- PASSAGE TO READ:
<<<<
The main findings of this post hoc secondary analysis of the AFIRE randomized clinical trial were that (1) rivaroxaban monotherapy as compared with combined rivaroxaban and an antiplatelet therapy was associated with a lower risk of total events, including both the first and the subsequent events; (2) bleeding events occurred more frequently than thrombotic events regardless of the type of first event; and (3) mortality rates after nonfatal bleeding events were higher than those after nonfatal thrombotic events. This study extends the main findings of the AFIRE study, showing a reduction in not only the first events but in the total events. These results reinforce the treatment benefit of rivaroxaban alone with respect to thrombosis and bleeding reduction.

Despite a relatively short median follow-up of 24.1 months, multiple nonfatal thrombotic and/or bleeding events occurred in the AFIRE trial. Thus, time-to-first-event analyses may underestimate the absolute benefit of therapy. As the relative risk reduction of total events was identical to that of first events with monotherapy, monotherapy contributed to the prevention of a substantial number of total events. It is noteworthy that death accounted for 28.3% of the first events and 48.7% of the subsequent events; thus, treatment effects of the monotherapy on death were underestimated in traditional Cox regression analyses for time to first event. Recurrent events may have implications not only for clinical decision-making but also for quality of life and health care costs, by requiring more interventions or hospitalizations. Evaluating the total number of events may provide a more comprehensive estimate of the treatment benefit when the study medication has been shown to reduce the first occurrence of the end point. Our findings are supported by those of a subanalysis of the PIONEER AF-PCI study in which total bleeding events, including those beyond the first event, were reduced with rivaroxaban-based dual antithrombotic therapy compared with triple therapy with warfarin.¹⁰ Specifically, reductions in first and total bleeding events were associated with antithrombotic drug reduction.
>>>>
List the main findings that the passage on the AFIRE trial analysis numbers in its first sentence. You will not need the entries for this exercise.

Stored data entries:
<<<<
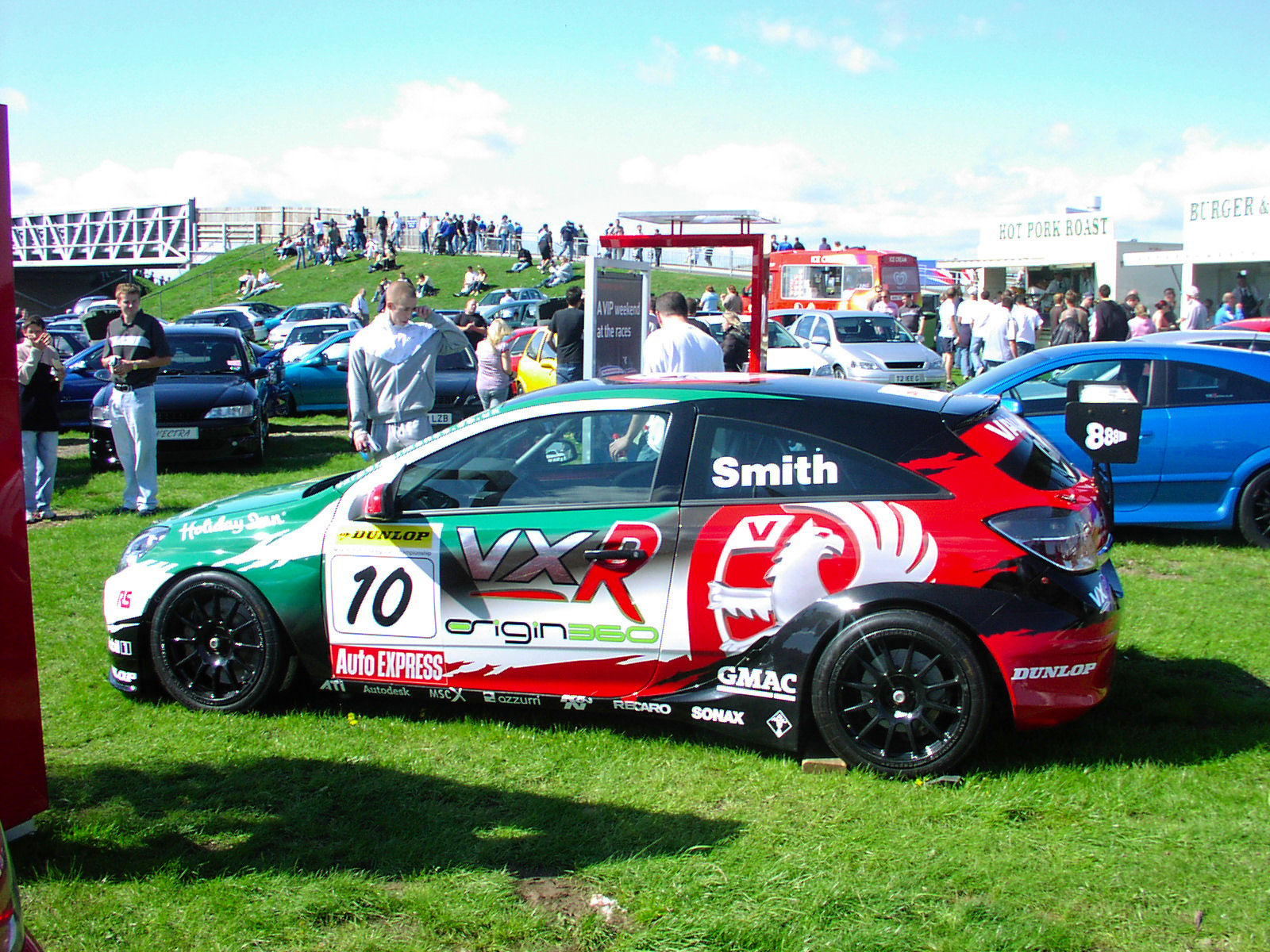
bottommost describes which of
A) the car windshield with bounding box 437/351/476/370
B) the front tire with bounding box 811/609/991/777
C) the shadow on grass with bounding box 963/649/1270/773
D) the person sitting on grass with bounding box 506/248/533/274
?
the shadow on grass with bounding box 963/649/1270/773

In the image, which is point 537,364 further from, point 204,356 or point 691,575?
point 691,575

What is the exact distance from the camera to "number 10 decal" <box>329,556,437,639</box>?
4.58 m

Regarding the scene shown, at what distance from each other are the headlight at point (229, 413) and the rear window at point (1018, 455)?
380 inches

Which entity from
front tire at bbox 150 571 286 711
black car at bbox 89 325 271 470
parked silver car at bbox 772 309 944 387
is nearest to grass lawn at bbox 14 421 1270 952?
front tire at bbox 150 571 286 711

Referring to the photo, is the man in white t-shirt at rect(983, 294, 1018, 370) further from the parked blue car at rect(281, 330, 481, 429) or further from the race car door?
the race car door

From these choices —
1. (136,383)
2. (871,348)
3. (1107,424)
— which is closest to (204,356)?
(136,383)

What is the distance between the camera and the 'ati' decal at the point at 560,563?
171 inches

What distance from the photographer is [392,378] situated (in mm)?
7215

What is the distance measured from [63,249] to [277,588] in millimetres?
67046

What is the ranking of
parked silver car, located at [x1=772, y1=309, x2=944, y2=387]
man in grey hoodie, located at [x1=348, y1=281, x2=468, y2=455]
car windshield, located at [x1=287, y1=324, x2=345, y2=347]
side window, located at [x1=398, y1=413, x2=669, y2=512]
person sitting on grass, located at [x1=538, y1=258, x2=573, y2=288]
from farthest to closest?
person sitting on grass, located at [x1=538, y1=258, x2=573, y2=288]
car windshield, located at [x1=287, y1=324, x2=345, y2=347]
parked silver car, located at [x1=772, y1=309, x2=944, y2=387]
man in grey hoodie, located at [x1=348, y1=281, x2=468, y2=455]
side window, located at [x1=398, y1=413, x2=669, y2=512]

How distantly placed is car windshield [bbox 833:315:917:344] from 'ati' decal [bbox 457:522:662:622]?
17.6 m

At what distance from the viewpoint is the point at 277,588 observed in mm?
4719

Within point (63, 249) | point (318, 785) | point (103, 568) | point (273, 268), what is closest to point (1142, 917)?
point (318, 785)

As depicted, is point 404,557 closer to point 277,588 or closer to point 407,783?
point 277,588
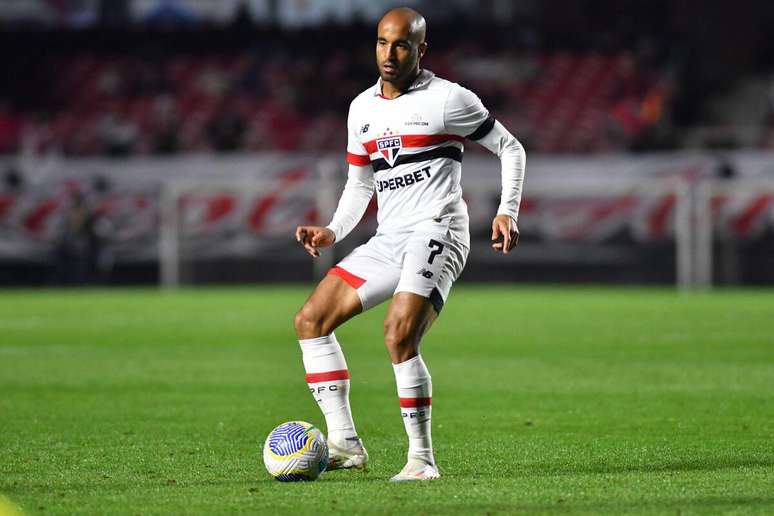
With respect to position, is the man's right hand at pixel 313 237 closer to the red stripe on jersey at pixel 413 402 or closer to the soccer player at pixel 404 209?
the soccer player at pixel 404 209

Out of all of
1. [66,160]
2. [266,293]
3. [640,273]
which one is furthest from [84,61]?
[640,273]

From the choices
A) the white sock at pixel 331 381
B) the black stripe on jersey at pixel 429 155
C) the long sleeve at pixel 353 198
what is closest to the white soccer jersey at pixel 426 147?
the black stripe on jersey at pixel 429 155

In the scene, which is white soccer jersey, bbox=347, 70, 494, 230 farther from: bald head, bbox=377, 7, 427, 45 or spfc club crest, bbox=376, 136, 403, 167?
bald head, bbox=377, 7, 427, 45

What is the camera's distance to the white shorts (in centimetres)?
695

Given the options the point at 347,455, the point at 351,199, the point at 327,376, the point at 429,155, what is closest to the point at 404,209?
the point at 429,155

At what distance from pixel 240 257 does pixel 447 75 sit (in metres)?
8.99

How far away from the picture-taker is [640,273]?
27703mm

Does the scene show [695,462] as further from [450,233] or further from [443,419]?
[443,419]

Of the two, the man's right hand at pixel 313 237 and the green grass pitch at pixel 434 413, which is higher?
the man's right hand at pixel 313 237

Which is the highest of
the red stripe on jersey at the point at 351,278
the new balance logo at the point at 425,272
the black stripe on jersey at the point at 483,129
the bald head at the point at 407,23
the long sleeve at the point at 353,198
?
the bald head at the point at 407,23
>>>>
- PROBLEM SOLUTION:
1. Rivaroxaban monotherapy, compared with combined rivaroxaban and an antiplatelet therapy, was associated with a lower risk of total events, including both first and subsequent events.
2. Bleeding events occurred more frequently than thrombotic events regardless of the type of first event.
3. Mortality rates after nonfatal bleeding events were higher than those after nonfatal thrombotic events.